While this plan includes initial performance measures, we recognize that the Department needs to monitor performance across the breadth of its work which is critical to achieving this vision. This plan will serve as an impetus for the future development of Department-wide performance measures that: are important to the public, help us see the whole picture, and prompt us to continuously learn and adapt our work accordingly.

This plan was built on a 25-year timeframe. This timeframe allows the Department enough time to build on its work within a slower-moving biological context, where results can best viewed across multiple generations. It also allows the Department to seek an ambitious vision, while near and longer-term steppingstone actions move us towards achieving our performance objectives.

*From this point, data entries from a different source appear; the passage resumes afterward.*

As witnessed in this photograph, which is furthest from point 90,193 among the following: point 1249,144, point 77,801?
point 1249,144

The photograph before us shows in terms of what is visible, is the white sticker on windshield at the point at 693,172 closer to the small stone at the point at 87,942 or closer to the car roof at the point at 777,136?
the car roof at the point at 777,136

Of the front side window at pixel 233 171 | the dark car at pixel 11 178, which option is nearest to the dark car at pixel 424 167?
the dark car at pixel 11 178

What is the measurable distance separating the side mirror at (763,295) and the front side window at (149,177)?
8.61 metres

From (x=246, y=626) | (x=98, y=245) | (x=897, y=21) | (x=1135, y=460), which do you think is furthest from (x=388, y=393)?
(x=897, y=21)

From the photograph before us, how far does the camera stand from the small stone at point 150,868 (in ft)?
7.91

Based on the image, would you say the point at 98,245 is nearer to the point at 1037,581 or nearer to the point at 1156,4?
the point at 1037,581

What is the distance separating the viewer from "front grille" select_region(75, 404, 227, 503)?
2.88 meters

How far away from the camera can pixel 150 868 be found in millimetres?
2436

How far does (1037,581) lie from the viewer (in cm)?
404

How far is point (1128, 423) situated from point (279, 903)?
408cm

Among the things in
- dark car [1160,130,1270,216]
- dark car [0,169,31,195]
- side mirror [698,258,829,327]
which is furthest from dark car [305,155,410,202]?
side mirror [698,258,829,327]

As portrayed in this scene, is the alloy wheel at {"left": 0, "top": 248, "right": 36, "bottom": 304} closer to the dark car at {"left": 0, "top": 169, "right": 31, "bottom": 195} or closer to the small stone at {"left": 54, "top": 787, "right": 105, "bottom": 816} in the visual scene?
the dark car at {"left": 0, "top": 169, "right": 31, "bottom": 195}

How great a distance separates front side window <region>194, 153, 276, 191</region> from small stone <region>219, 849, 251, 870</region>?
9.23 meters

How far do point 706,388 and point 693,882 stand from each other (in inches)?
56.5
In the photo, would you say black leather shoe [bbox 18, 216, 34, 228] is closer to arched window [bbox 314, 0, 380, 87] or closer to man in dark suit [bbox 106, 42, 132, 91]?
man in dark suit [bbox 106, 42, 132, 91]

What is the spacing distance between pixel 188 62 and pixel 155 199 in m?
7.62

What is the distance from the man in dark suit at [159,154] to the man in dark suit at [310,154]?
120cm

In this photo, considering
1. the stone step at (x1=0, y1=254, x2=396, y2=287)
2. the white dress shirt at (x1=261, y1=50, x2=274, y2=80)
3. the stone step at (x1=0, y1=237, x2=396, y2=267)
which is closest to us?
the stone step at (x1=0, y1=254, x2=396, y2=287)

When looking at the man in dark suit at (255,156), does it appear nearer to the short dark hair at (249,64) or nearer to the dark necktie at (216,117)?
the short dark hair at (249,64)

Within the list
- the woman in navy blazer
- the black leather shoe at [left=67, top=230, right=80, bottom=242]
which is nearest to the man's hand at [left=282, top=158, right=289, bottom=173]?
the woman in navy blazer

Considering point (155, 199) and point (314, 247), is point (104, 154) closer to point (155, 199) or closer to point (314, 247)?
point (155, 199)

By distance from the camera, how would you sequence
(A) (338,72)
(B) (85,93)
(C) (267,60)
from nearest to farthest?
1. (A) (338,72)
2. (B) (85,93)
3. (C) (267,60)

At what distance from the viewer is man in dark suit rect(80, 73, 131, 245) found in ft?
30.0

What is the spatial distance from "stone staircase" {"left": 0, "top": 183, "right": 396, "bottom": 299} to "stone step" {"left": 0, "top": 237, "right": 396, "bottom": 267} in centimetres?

The plan identifies a set of desired future outcomes for each of the five strategies - if we are successful at achieving the actions outlined in the strategy, what might be possible? In short, our desired future includes a Washington state where we see:

  • Healthy and sustainable fish and wildlife populations.
  • A restored network of resilient habitats which connects ecosystems across the landscape.
  • Abundant recreation, stewardship, and educational opportunities available to diverse populations.
  • Residents with a deep appreciation of the intrinsic value of nature and the benefits of fish and wildlife to people, who also have a strong sense of personal stewardship and responsibility for the environment.
  • A Department that reflects and connects with the diverse public we serve, and that is a model of great governance.

In Conclusion

To forge a fresh path for a new era, the staff advances this plan with guidance from our Fish and Wildlife Commissioners, key decision makers, collaborators, stakeholders, partners, employees, and the public. If the Department is to achieve its mission, it must show bold leadership - necessary in these unprecedented times - in conservation, recovery, management, and in the implementation of this plan.